WORK TO DO:
[a] Answer the following from the SymPy porting post, giving each answer on its own line marked to match:
(i) Roughly what share of the tests pass under Python 3?
(ii) What replaced cmp() in Python 3?
(iii) Where does SymPy implement the cmp_to_key recipe?
[b] Pick up the post on porting SymPy to Python 3 at the point where it stops, and write the next few paragraphs.

PROVIDED PASSAGE:
Sunday, June 26, 2011

GSoC: week 5: SymPy now runs in Python 3!

As the title says, you can now run SymPy in Python 3! No, it's not perfect, there are test failures (or rather, exceptions, some 200 of them), but ~90% tests pass and that's getting somewhere. I haven't tried actually using it, but at least for some definitions of "works", SymPy definitely works in Python 3. I'll document some of the issues I solved below, and I'll also update the porting tips and tricks page when I get the chance.

The cmp issue

While the new unicode/string features are probably the major Python 3 incompatibility for most programs, SymPy's foremost issue was the use of cmp(), which has been discontinued in Python 3 in favor of __lt__ and other rich comparisons. SymPy uses cmp() in various areas of code (sympy.core.Basic for one, and almost everything derives from that). I've tried to approach this from various angles, but most required a deeper understanding of SymPy than I currently posses. In the end, I opted for the most ingenious solution of all - sidestepping the issue. To see how I did this, first lets see the two different ways the removal of cmp() affects us:

a) builtin.sorted() and list.sort() no longer accept the cmp argument providing a comparison function. Use the key argument instead.

Now, this is a good thing! The cmp() function is slow in this case, as it will compare every two elements (or so). In comparison, the key function takes some defined "key" value and sorts based on; this means it's called exactly once on each object. However, if you rely deeply on customized __cmp__ functions, it can be difficult to simply use a key instead of cmp. The following recipe, which provides a cmp_to_key function, allows us to avoid this by doing just what the name says. It's not an elegant solution, but it allows us to move on with porting at least. The recipe has been included in the functools module in Python's 2.7 and 3.2, but we implement it in core.compatibility as we need to support more Python versions.

RECORDED DATA:
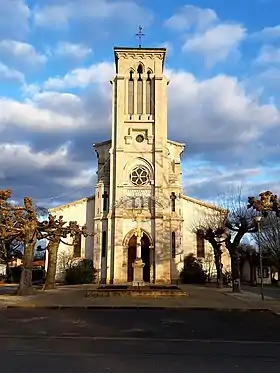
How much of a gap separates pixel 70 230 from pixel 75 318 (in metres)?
16.1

RESPONSES IN ORDER:
[a]
(i) About 90% of the tests pass.
(ii) __lt__ and the other rich comparisons replaced it.
(iii) SymPy implements it in core.compatibility.

[b]
b) The cmp() function should be treated as gone, and the __cmp__() special method is no longer supported.

This is the root cause of the above point. Again, SymPy uses this quite extensively and fixing everything is beyond me at the moment. However, it is possible to naively define cmp as (a>b) - (a<b) if the builtin is not available, and I did exactly that in core.compatibility. That this works means that we aren't doing anything too complex with out __cmp__ implementations (it does fail in one case, though), which means that porting is possible.

Neither of the above changes is efficient or very nice at all (in fact, I described them as "evil" in a commit message). Still, going over these issues allows me to see the other problems that will arise and work on fixing them. It will allow me to finally have some visible progress on my project. This is important because my goal for the mid-term evaluation is to have a working SymPy in Python 3. Once SymPy is working completely, I will go back and implement a "correct" solution for this.

The other issues I solved are comparatively minor: I fixed some warnings produced by "-3" (the backquote is no longer a shortcut to repr(), tuple parameter unpacking has been removed) and some of the exceptions raised when running with Python3 (file() has been removed and we were encoding to ascii needlessly. I plan to continue working on these exceptions; as a lot of the tests all fail at the same points, I except to rapidly have almost all tests running in Python 3 (if not passing). I've also added a "FIXME-py3k" comment in a couple of files where I identified the issue but couldn't solve it; these are all things to discuss with my mentor. If someone wants to test it out, I've written some instructions on the relevant issue in our bug tracker. Merging will probably wait some time, but I will push for it to happen as soon as possible.

Also during this week, I worked on setting up our Jenkins server, you can see it here. Anonymous users can see just the build history; developers should contact me if they want an account set up. It is currently down, however.This was mostly a test run - we decided to reinstall our server from an ancient Debian to a current Ubuntu and only then run the "live" Jenkins server. This will happen when Ondřej, who runs the server we use, has more time (around the middle of July). I don't expect further issues to arise.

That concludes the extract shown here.